External Sample Sort

External sample sort is a distribution-based external sorting algorithm. It selects a sample of the input to determine splitters, partitions the data into balanced buckets using those splitters, and then sorts each bucket independently.

The method reduces the number of merge passes by ensuring that buckets are roughly equal in size.

Problem

Given a large dataset that does not fit in memory, sort it efficiently while minimizing I/O passes and balancing work across partitions.

Core Idea

Take a sample of the data
sort the sample and choose splitters
partition the full dataset into buckets using splitters
sort each bucket independently
concatenate buckets in order

external_sample_sort(input):
    sample = sample_records(input)
    sort(sample)
    splitters = choose_splitters(sample)

    buckets = partition(input, splitters)

    for bucket in buckets:
        sort(bucket)

    return concatenate(buckets)

Sampling

Sampling estimates the distribution of keys.

sample_records(input):
    take random or regular samples
    return sample set

Splitters are chosen from the sorted sample so that each bucket receives roughly equal numbers of records.

Partitioning

Each record is assigned to a bucket based on splitters.

partition(input, splitters):
    create k buckets

    for record in input:
        i = bucket_index(record.key, splitters)
        append record to bucket i

    return buckets

The bucket index can be found using binary search.

Example

Input:

[42, 7, 18, 93, 55, 12, 71, 30]

Sample:

[7, 18, 42, 71]

Choose splitters:

25, 50

Buckets:

bucket	values
$B_0$	7, 18, 12
$B_1$	42, 30
$B_2$	93, 55, 71

Sort each bucket:

bucket	sorted
$B_0$	7, 12, 18
$B_1$	30, 42
$B_2$	55, 71, 93

Concatenate:

[7, 12, 18, 30, 42, 55, 71, 93]

Correctness

The splitters define ordered key ranges. Each record is placed into exactly one bucket whose range contains its key.
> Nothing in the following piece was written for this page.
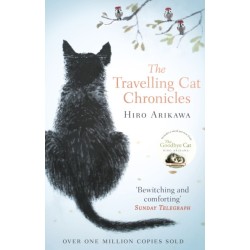 The Travelling Cat Chronicles: The uplifting million-copy bestselling Japanese translated story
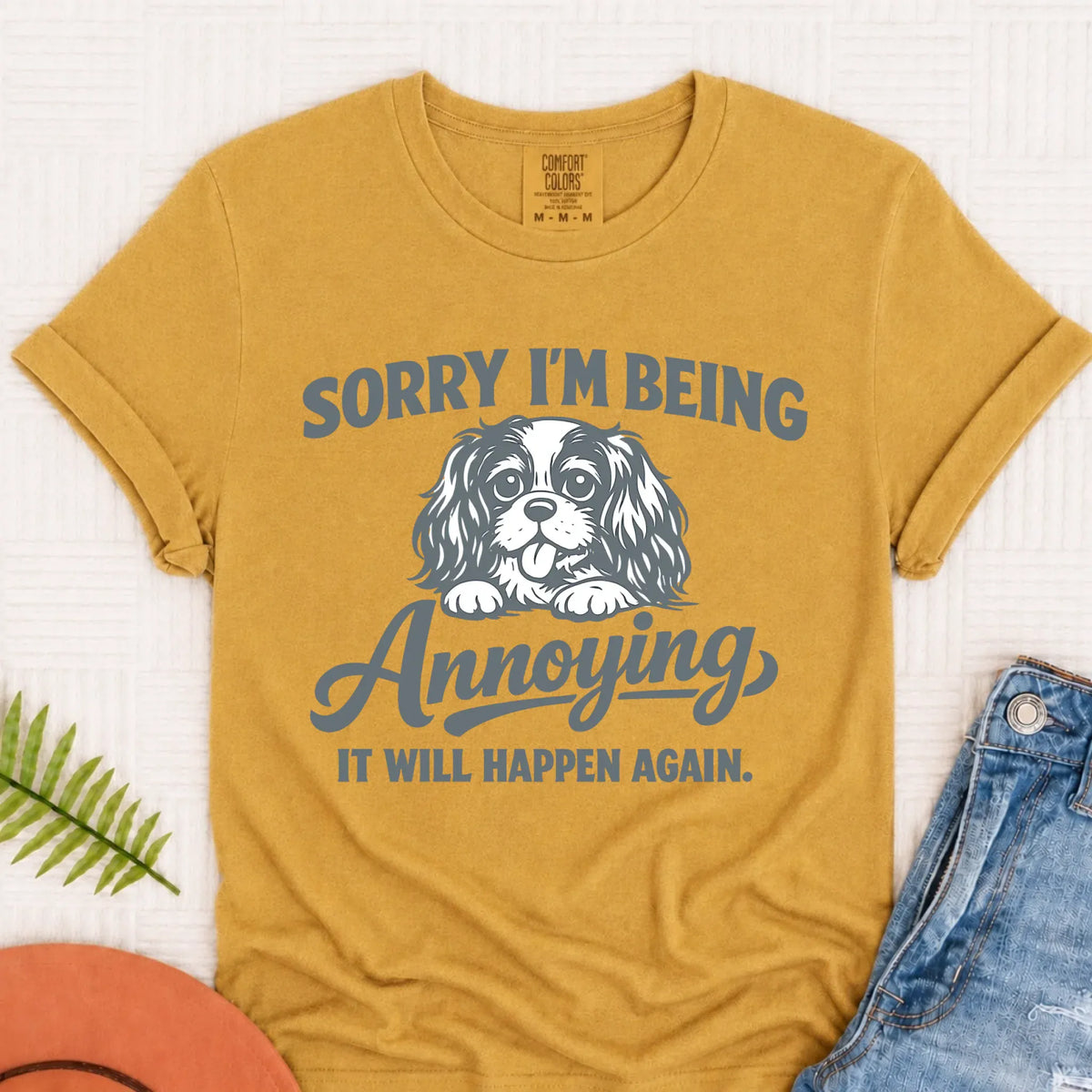 Cavalier King Charles Sorry Annoying Unisex TShirt Mustard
Each bucket is sorted independently. Since all keys in bucket $i$ are less than or equal to all keys in bucket $j$ for $i < j$ , concatenating buckets in order produces a globally sorted sequence.

Complexity

Let:

$N$ be the number of records
$k$ be the number of buckets
$B$ be the block size

Sampling cost:

O\left(\frac{N}{B}\right)

Partitioning cost:

O\left(\frac{N}{B}\right)

Sorting cost per bucket:

\sum_{i=1}^{k} O(N_i \log N_i)

With balanced buckets:

O(N \log (N/k))

Total I/O:

O\left(\frac{N}{B}\right)

for partitioning plus bucket sorting I/O.

Design Choices

choice	effect
sample size	larger sample improves balance
number of buckets $k$	controls bucket size
splitter selection	affects load distribution
recursive partitioning	handles oversized buckets
buffering	reduces I/O overhead

When to Use

Use external sample sort when:

key distribution can be estimated
balanced partitions are important
parallel processing of buckets is desired
merge passes should be minimized
dataset is very large

It is widely used in distributed systems and large-scale sorting frameworks.

Implementation Sketch

from bisect import bisect_left

def partition(data, splitters):
    buckets = [[] for _ in range(len(splitters) + 1)]

    for x in data:
        i = bisect_left(splitters, x)
        buckets[i].append(x)

    return buckets

def external_sample_sort(data):
    sample = sorted(data[::max(1, len(data)//4)])
    splitters = sample[1:-1]

    buckets = partition(data, splitters)

    result = []
    for bucket in buckets:
        result.extend(sorted(bucket))

    return result

Notes

External sample sort shifts work from merging to partitioning. Its performance depends heavily on good sampling. When buckets are balanced, sorting becomes efficient and parallelizable.